* _Goal of the exercise_
Reproduce the material below word for word, omitting the pictures.

* _Records for processing_
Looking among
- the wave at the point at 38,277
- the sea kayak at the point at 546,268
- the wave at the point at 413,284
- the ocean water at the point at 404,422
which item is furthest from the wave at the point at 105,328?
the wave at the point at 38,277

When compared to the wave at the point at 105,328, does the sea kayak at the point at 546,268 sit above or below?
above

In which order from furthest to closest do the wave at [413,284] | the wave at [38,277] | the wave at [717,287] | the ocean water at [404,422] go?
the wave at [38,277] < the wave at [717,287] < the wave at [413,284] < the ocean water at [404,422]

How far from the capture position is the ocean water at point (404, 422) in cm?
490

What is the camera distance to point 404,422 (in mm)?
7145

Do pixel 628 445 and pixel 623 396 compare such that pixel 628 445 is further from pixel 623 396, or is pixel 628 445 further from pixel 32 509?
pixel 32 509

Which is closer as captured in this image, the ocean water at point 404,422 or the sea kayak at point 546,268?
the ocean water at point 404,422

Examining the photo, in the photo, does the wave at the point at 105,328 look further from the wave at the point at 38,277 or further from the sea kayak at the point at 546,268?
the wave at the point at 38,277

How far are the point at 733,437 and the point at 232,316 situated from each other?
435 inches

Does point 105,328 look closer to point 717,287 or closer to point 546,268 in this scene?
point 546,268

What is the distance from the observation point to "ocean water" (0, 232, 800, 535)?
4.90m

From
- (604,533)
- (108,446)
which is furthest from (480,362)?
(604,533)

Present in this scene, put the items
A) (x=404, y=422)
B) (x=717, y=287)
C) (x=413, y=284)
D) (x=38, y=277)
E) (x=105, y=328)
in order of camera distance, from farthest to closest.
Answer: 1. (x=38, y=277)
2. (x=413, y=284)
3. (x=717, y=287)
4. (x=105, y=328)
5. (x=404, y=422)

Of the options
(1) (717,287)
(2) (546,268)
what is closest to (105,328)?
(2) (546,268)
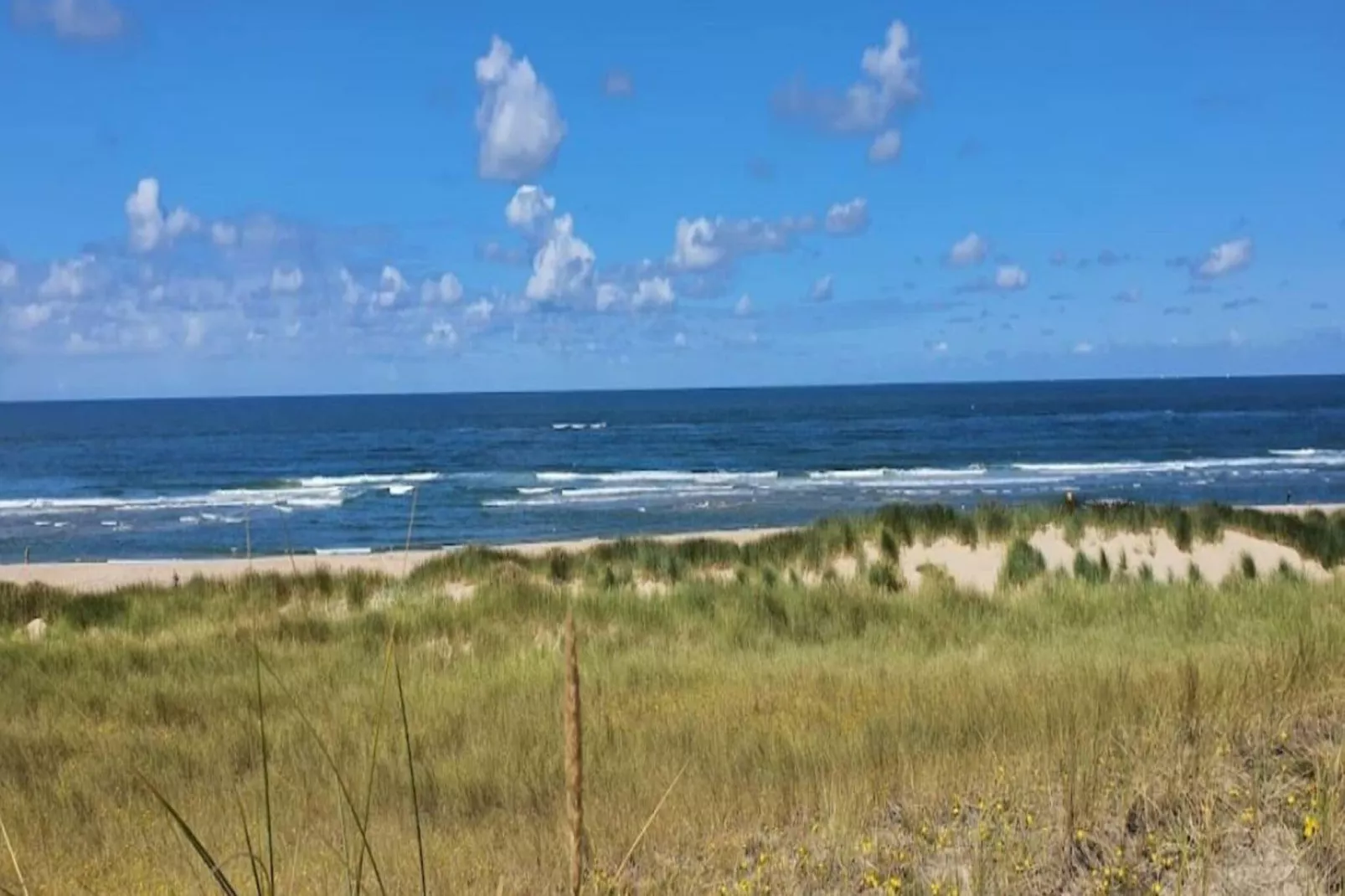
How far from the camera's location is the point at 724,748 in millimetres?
5961

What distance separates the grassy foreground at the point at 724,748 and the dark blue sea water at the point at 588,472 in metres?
7.77

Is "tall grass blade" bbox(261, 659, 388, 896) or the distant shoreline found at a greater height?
"tall grass blade" bbox(261, 659, 388, 896)

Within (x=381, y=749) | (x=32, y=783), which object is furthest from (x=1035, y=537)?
(x=32, y=783)

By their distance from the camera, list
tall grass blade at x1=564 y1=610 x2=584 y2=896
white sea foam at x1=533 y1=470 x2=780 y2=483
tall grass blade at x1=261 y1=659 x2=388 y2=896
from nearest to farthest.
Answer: tall grass blade at x1=564 y1=610 x2=584 y2=896, tall grass blade at x1=261 y1=659 x2=388 y2=896, white sea foam at x1=533 y1=470 x2=780 y2=483

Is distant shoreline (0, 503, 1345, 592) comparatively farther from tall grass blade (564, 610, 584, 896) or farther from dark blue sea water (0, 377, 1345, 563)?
tall grass blade (564, 610, 584, 896)

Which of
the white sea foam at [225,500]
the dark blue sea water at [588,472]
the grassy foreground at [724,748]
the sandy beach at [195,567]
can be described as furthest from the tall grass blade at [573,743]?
the white sea foam at [225,500]

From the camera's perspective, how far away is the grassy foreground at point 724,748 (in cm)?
404

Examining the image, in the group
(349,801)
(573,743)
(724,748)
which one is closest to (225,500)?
(724,748)

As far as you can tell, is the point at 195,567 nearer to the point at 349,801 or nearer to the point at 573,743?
the point at 349,801

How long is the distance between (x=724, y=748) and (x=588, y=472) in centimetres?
5214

* _Solution to this exercise_
Looking among
- the wave at the point at 38,277
- the sea kayak at the point at 546,268
- the wave at the point at 413,284
- the ocean water at the point at 404,422
which item is furthest from the wave at the point at 105,328?
the wave at the point at 38,277

When compared to the wave at the point at 105,328, does the sea kayak at the point at 546,268 sit above or below?
above

In which order from furthest to closest do the wave at [413,284] | the wave at [38,277] | the wave at [717,287] | the ocean water at [404,422] go?
the wave at [38,277] < the wave at [717,287] < the wave at [413,284] < the ocean water at [404,422]

How far from the capture position is the ocean water at point (404, 422) in cm?
490

What is the camera distance to point 404,422 (in mm)?
7145

Do pixel 628 445 and pixel 623 396 compare such that pixel 628 445 is further from pixel 623 396, or is pixel 628 445 further from pixel 32 509?
pixel 32 509

Which is closer as captured in this image, the ocean water at point 404,422 or the sea kayak at point 546,268?
the ocean water at point 404,422

Examining the photo, in the photo, does the wave at the point at 105,328 look further from the wave at the point at 38,277 or further from the sea kayak at the point at 546,268?
the wave at the point at 38,277

How far are the point at 733,437 and the point at 232,316 situated from each other?
435 inches

Does point 105,328 look closer to point 717,287 or closer to point 546,268 in this scene?
point 546,268

What is the distance from the observation point to "ocean water" (0, 232, 800, 535)?
4.90m

From
- (604,533)
- (108,446)
which is furthest from (480,362)?
(604,533)

Present in this scene, put the items
A) (x=404, y=422)
B) (x=717, y=287)
C) (x=413, y=284)
D) (x=38, y=277)
E) (x=105, y=328)
in order of camera distance, from farthest to closest.
Answer: 1. (x=38, y=277)
2. (x=413, y=284)
3. (x=717, y=287)
4. (x=105, y=328)
5. (x=404, y=422)

Of the options
(1) (717,287)
(2) (546,268)
what is closest to (105,328)?
(2) (546,268)
How far from the camera's location is the point at 724,748 in millimetres?
5961

What distance separates the grassy foreground at the point at 724,748 and the dark blue sea water at the point at 588,472 in metres?
7.77

Is "tall grass blade" bbox(261, 659, 388, 896) or the distant shoreline found at a greater height?
"tall grass blade" bbox(261, 659, 388, 896)

Within (x=381, y=749) | (x=32, y=783), which object is furthest from (x=1035, y=537)?
(x=32, y=783)

By their distance from the camera, list
tall grass blade at x1=564 y1=610 x2=584 y2=896
white sea foam at x1=533 y1=470 x2=780 y2=483
tall grass blade at x1=261 y1=659 x2=388 y2=896
from nearest to farthest.
Answer: tall grass blade at x1=564 y1=610 x2=584 y2=896, tall grass blade at x1=261 y1=659 x2=388 y2=896, white sea foam at x1=533 y1=470 x2=780 y2=483

Is distant shoreline (0, 503, 1345, 592) comparatively farther from tall grass blade (564, 610, 584, 896) or farther from dark blue sea water (0, 377, 1345, 563)?
tall grass blade (564, 610, 584, 896)

Which of
the white sea foam at [225,500]
the dark blue sea water at [588,472]
the grassy foreground at [724,748]
the sandy beach at [195,567]
can be described as furthest from the tall grass blade at [573,743]?
the white sea foam at [225,500]

From the camera's perspective, how far away is the grassy foreground at point 724,748 (in cm)?
404

Examining the image, in the group
(349,801)
(573,743)
(724,748)
which one is closest to (225,500)?
(724,748)

As far as you can tell, is the point at 195,567 nearer to the point at 349,801 or nearer to the point at 573,743?
the point at 349,801

How long is the distance between (x=724, y=748) and (x=588, y=472) in centimetres?
5214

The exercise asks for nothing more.